The classification metric "True Negative Rate" is also known as this
What is Specificity?
If a model scores very well on it's training set, but much more poorly on the testing set, the model is likely suffering from this
What is overfitting?
This character must be at the end of the first line when defining a function
What is a colon (:)?
sklearn's train_test_split returns four objects, in exactly this order
What are X_train, X_test, y_train, y_test?
At the 5% significance level, a null hypothesis is rejected in favor of the alternate hypothesis when this value is below 0.05
What is a p-value?
In an sklearn LogisticRegression classifier model, this is the default scoring metric of the object
What is accuracy?
This Pandas method will return a boolean DataFrame or Series indicating whether or not a value is np.nan
What is isnull()?
What is isna()?
In an sklearn train_test_split, the proportional size of the testing set can be controlled by assigning this argument
What is test_size?
This hyperparameter controls the strength of regularization in Ridge Regressions.
What is C?
This is the term for describing two correlated features
What is Multicollinearity?
False positives are known as this type of error
What is Type I error?
In order to correctly create an alias that includes spaces (e.g. dept name), this/these character(s) are required in SQL syntax
What are double quotes ("")?
Use this to create an anonymous function
What is a lambda function?
This SQL clause is executed first
What is the FROM clause?
This special hypothesis test is used to determine whether a time series is stationary
What is an Augmented Dickey-Fuller Test?
This is the full name of the curve that shows the trade-off between the true positive rate and false positive rate.
What is Area Under the Curve - Receiver Operating Characteristic
`.map()` is a method available with this data type
What is a pandas.Series?
This non-parametric model incorporates random sampling with replacement of observations and also uses all features.
What are bagged trees?
This is the term describing when a set of random variables have constant variance
What is homoskedasticity?
In a K Nearest Neighbors classifier, this distance metric is also the shortest distance between two points in vector space.
What is Euclidean distance?
This is the loss function that neural networks typically use to handle multiclassification problems.
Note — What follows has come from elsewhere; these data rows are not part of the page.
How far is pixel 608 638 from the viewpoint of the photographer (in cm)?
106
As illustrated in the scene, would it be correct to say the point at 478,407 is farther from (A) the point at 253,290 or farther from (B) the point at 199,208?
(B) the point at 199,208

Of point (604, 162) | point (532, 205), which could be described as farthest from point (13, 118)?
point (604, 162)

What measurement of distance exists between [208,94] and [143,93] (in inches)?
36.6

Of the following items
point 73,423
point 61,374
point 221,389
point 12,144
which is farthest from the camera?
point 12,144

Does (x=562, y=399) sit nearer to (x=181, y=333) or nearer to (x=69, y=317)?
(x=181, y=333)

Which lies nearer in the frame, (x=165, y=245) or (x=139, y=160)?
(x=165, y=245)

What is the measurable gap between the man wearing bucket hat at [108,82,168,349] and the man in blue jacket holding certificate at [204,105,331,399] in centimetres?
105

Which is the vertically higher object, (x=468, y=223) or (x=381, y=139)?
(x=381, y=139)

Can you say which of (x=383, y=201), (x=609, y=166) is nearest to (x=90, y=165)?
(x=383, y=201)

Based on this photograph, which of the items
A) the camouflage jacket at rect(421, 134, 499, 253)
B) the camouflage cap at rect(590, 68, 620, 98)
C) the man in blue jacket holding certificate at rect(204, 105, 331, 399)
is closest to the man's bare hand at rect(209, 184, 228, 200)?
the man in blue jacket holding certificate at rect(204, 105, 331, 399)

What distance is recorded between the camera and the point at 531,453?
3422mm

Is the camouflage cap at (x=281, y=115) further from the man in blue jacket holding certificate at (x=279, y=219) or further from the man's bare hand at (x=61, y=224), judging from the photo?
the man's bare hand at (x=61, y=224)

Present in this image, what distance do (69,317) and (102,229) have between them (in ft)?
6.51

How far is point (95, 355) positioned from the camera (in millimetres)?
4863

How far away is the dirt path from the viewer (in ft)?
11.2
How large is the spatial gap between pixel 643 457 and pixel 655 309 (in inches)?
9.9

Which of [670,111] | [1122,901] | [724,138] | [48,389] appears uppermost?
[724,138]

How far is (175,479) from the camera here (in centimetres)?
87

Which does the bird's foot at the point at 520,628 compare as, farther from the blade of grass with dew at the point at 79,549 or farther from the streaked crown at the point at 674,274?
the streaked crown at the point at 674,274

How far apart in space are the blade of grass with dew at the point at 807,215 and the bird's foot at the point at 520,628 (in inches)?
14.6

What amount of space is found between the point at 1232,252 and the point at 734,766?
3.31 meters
What is Categorical Crossentropy?
This method will transform a sparse matrix to a dense matrix.
What is `to_dense()`?
Arguments in a function that have default values are known as this.
What are kwargs?
The "L1" penalty is more commonly known as a regression with this form of regularization.
What is LASSO regression?
This is the link function that bends a Linear Regression into a Logistic Regression
What is the logit function?